## Work to complete
Repeat, word for word, the stretch of lines below from the one containing "this 1456×819 image." through the one containing "damaged roof edge [728, 355, 1060, 463]", including both of those lines.

## Extracted information

+ + + + +

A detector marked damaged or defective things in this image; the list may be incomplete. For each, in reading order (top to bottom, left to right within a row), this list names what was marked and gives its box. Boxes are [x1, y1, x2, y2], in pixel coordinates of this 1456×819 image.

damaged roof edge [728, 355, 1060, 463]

+ + + + +

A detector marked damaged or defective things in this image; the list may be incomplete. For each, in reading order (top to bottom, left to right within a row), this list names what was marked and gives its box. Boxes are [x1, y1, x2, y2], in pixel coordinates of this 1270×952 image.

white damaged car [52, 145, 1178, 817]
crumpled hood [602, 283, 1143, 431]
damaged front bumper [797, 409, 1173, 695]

+ + + + +

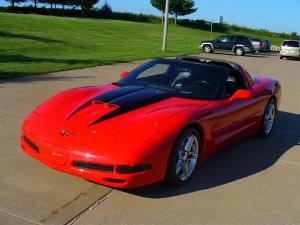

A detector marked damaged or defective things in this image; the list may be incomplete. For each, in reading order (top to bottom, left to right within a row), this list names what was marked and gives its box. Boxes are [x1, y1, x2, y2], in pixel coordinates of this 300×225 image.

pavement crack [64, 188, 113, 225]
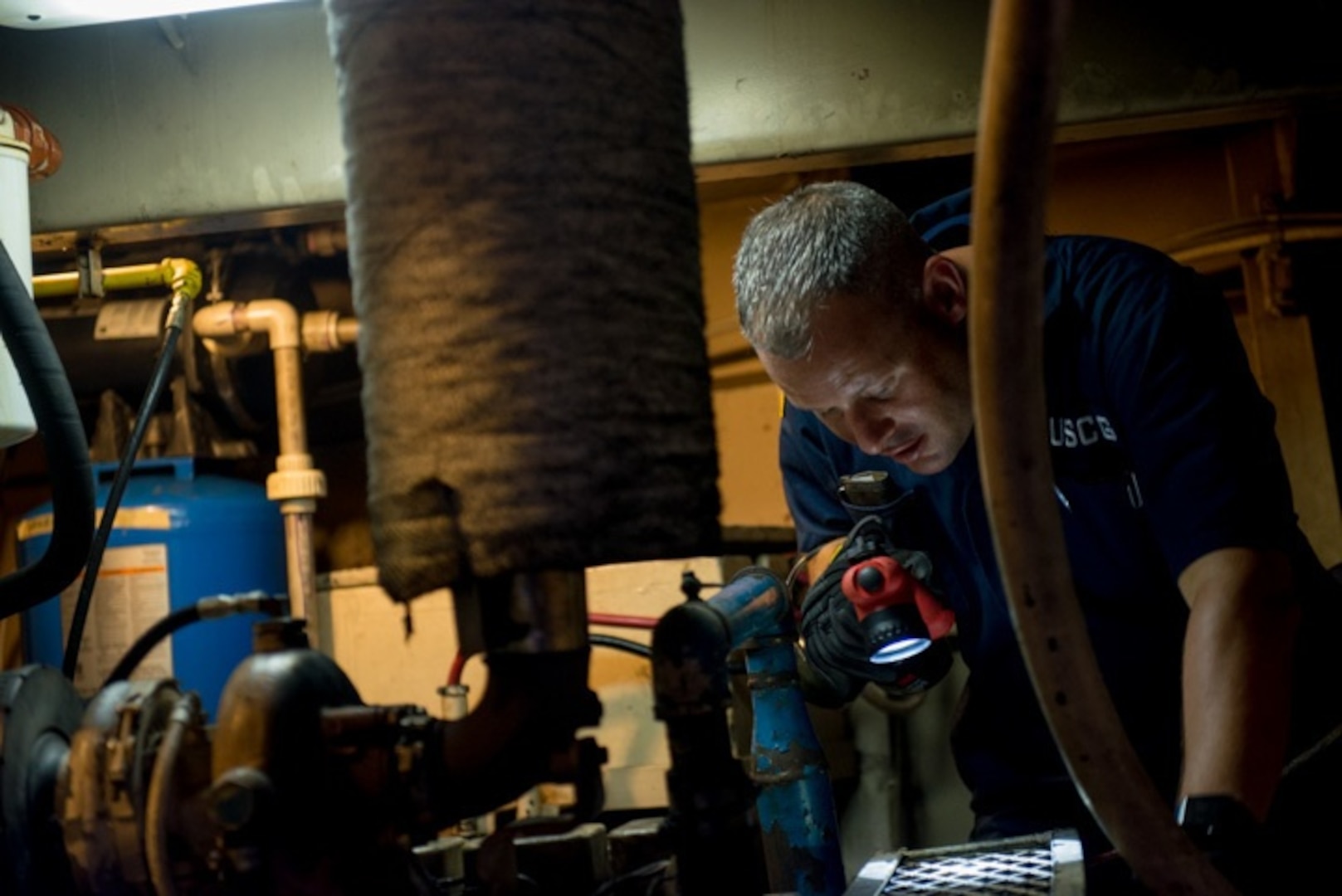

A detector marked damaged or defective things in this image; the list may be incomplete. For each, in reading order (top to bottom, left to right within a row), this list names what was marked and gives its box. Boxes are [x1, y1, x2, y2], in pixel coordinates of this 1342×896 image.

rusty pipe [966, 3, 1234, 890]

+ + + + +

## Answer for the task
A detector marked damaged or defective things in this image; the list may be incomplete. For each, in reading order (top to bottom, left to right within a row), this list names what was marked and gives its box. Boxes are [x1, y1, x2, y2], in pixel coordinates of this 1456×819 image.

damaged roof edge [728, 355, 1060, 463]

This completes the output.